2023-07-02 15:12:55 | 私立探偵 愛原学シリーズ
[12月30日17時00分 天候:曇 栃木県日光市某所 某民泊施設]

 愛原「あー、くそっ!ダメだ!ダメだ!」

 私達の調査は徒労に終わった。
 マンホールはいくつかあったものの、1つは水道メーターの蓋だったり、もう1つは下水道に通じる別の排水管だったり、その程度のものだった。
 古井戸の跡でもあればと思ったが、それすら見つからなかった。
 完全に埋められてしまったか、或いは元から無かったのだろう。
 因みに最初に開けたマンホールをもう1度開けてみたが、やはり公共の下水道に通じる配管くらいしか見当たらなかった。

 高橋「そう、うまくはいかないもんスね」
 リサ「うーん……」

 結局、雪かきしただけだった。

 絵恋「お疲れ様です。
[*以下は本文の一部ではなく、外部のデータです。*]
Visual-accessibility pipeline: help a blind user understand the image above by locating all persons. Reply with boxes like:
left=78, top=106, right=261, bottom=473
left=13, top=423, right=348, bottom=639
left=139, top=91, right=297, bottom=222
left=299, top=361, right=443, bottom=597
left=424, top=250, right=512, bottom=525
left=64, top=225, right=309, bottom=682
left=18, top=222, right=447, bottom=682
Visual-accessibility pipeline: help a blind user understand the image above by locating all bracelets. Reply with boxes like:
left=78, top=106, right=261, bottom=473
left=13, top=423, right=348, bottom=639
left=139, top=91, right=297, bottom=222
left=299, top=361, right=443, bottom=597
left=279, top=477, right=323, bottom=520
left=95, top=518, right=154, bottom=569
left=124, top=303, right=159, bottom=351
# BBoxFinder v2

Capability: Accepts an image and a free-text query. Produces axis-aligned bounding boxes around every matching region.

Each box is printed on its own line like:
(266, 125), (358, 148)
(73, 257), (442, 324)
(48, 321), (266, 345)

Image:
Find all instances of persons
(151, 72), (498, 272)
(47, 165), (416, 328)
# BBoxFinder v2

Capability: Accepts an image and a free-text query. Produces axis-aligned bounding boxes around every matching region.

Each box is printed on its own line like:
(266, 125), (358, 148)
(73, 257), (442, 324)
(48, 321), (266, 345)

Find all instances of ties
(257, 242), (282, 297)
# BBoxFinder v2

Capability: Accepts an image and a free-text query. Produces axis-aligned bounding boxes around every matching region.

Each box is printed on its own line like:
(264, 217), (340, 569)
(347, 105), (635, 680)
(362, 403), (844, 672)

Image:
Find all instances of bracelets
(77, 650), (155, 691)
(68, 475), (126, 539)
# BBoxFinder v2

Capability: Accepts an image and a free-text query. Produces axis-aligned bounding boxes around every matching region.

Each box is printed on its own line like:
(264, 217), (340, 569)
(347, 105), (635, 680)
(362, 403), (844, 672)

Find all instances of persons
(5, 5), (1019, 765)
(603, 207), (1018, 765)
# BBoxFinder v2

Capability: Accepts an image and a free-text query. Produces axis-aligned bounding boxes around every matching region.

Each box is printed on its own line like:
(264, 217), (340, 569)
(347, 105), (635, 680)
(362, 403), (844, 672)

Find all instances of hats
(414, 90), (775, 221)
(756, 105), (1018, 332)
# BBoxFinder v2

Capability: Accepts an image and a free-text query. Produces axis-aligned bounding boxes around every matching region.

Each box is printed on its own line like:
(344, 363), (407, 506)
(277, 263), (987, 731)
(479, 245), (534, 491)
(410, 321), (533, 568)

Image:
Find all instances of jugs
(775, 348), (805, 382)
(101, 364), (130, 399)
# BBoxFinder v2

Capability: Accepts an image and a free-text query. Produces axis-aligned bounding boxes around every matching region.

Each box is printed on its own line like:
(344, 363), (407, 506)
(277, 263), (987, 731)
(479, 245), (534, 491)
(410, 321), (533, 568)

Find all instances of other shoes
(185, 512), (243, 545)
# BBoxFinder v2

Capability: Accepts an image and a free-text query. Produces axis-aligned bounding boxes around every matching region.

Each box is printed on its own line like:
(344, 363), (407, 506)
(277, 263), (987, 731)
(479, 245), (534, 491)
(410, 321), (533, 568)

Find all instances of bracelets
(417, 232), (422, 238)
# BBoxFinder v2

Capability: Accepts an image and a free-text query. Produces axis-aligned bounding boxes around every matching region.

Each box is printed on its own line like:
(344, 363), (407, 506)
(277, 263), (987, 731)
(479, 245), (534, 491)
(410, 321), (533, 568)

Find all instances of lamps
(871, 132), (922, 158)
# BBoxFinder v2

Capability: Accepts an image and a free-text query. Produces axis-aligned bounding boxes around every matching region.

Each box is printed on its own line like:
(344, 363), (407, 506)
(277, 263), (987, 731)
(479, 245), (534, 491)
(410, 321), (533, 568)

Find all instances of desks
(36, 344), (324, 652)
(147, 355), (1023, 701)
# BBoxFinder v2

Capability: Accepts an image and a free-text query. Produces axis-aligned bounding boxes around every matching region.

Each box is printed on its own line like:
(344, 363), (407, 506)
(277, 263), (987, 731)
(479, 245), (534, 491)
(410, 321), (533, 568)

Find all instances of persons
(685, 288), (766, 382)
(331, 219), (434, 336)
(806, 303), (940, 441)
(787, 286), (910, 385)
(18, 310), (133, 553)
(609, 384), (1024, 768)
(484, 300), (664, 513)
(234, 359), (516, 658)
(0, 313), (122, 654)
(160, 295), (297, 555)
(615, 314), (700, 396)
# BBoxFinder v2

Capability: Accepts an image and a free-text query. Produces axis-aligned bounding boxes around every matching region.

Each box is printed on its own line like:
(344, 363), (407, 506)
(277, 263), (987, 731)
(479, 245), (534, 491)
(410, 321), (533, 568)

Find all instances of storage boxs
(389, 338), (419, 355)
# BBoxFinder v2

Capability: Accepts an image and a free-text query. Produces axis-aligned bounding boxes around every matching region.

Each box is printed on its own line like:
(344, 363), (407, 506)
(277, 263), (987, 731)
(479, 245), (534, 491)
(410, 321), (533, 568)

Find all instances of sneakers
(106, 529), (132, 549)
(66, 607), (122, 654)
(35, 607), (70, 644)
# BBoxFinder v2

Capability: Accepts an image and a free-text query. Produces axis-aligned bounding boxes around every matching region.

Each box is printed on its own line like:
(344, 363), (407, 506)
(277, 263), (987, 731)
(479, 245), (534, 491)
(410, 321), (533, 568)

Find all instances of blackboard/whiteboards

パールが温かいお茶を入れてますので、どうぞ」

 玄関まで出迎えに来た絵恋がそう言った。
 彼女は既に風呂から上がり、学校のジャージに着替えている。

 愛原「ああ、ありがとう」
 リサ「スコップ、しまわないの?」
 愛原「だから、一旦家の中に入らないと物置部屋には行けないから、戻せないんだよ」

 改めて雪かきをしてしまった為、スコップはまた濡れている。
 この家が普通の民家だった頃、その住人は物置部屋の構造について、何も不便を感じなかったのだろうか?

 愛原「……ん?」
 高橋「どうしました、先生?」
 愛原「そういえばさ……。さっき裏手に行った時、物置小屋があったよな?」
 高橋「イナバの物置っスね。でも、鍵が掛かってて入れなかったじゃないスか」

 その物置小屋も怪しいわけであるが、鍵が掛かっていた上、その鍵がどこにあるのかも分からない以上、中を調べることはできなかった。
 一応、リサにドア越しに匂いを嗅いでもらったり、或いは通気口から匂いを嗅いでもらったりしたが、特に血や鬼の臭いはしなかったという。
 物置小屋そのものは、比較的新しいものだった。
 ステンレス製のものだ。
 私の実家の裏庭にも、似たようなものがある。
 ただ、こちらの家にある方が古いとは思うが。
 少なくとも、この家が建てられた頃から置かれているとは思えなかった。
 平成に入ってから設置されたものだろう。
 私の建て直す前の実家にも、裏庭には物置小屋はあった。
 しかし、その時の物置小屋は木造の古い建物であった。
 家を建て直す際に、その物置小屋も取り壊し、今のイナバの物置を設置したというわけだ。
 で、あるなら、もしも物置小屋が地下室の入口を兼ねているのなら、やはりイナバの物置を改めて設置するとは思えない。
 まあ、そう思わせといて、実は……という線もあるにはあるが、先ほども言った通り、鍵は無いし、かといって、緊急性があるわけでもないのに、壊してこじ開けるわけにもいかないだろう。
 私が感じた違和感は、その物置小屋よりも……。

 愛原「物置小屋が外にあるのに、わざわざ物置部屋が家の中にあるのは、どういうことなんだろうな?」
 高橋「掃除用具入れとかじゃないスか?」
 愛原「そうかなぁ?」

 確かに掃除用具なんかも置かれていた。
 他にも自転車で来た人用の為なのか、その空気入れが置かれていたり……。
 それにしても、掃除用具入れ程度の用途しか無いと思うし、それにしては比較的広い。
 畳3~4畳分くらいの広さがある。
 試しにこの物置小屋の道具もどかして、床などを調べてみたが、何も無かった。

 愛原「うーん……参ったなぁ……。痕跡すら見つからない……」

 昔は痕跡があったのかもしれないが、民泊として再活用される際、その痕跡を消されたのかもしれない。
 壁紙でも剥がせば出て来るのかもしれないが、やはりそれもちょっと躊躇されてしまう。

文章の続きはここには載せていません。